Kementerian ESDM khususnya sektor hulu migas mengoptimalisasi Program Pemberdayaan Masyarakat (PPM) melalui kegiatan ekonomi kreatif untuk mendukung kegiatan operasi migas. PPM hulu migas ini menjadi sebuah kewajiban yang harus dilakukan oleh para Kontraktor Kontrak Kerja Sama (KKKS) blok migas di Tanah Air.
“PPM diharapkan dapat memberikan manfaat yang signifikan bagi masyarakat lokal, meningkatkan perekonomian daerah, serta memperkuat industri hulu migas di Indonesia,” ujarnya.
Galih menambahkan di Indonesia Timur, program PPM telah dilakukan sejak 2019. Di mana kala itu masih dalam pilot project menciptakan desa wisata yang dekat dengan wilayah operasi KKKS blok migas.
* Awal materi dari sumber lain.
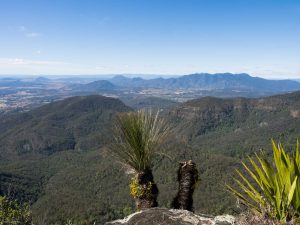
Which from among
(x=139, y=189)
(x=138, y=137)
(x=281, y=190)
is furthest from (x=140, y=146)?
(x=281, y=190)

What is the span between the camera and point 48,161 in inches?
7200

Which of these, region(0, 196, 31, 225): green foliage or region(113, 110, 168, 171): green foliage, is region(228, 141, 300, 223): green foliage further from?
region(0, 196, 31, 225): green foliage

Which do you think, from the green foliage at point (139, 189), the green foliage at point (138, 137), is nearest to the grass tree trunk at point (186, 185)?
the green foliage at point (139, 189)

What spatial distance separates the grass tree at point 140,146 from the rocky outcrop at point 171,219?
1.75 meters

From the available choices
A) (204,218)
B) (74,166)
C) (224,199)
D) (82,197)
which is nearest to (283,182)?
(204,218)

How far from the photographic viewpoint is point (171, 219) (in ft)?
20.2

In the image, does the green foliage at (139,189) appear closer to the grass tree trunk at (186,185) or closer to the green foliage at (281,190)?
the grass tree trunk at (186,185)

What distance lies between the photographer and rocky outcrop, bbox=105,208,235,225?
6047mm

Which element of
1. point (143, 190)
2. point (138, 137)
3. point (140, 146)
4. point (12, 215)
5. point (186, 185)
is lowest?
point (12, 215)

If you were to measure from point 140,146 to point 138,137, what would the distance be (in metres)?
0.23

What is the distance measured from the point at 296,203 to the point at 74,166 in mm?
170878

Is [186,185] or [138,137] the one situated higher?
[138,137]

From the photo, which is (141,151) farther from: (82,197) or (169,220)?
(82,197)

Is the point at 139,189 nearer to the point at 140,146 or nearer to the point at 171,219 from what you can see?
the point at 140,146
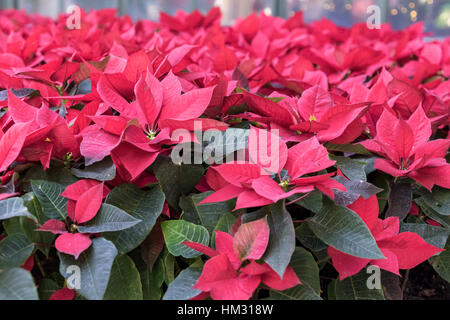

“PPM merupakan program yang ada dalam UU di mana setiap perusahaan migas yang berada di bawah hulu migas harus melakukan PPM. Ini berbeda dengan tanggung jawab sosial perusahaan. Pertamina dan beberapa KKKS mulai membuat daerah-daerah di sekitar wilayah kerjanya memiliki target-target wisata,” jelas Galih.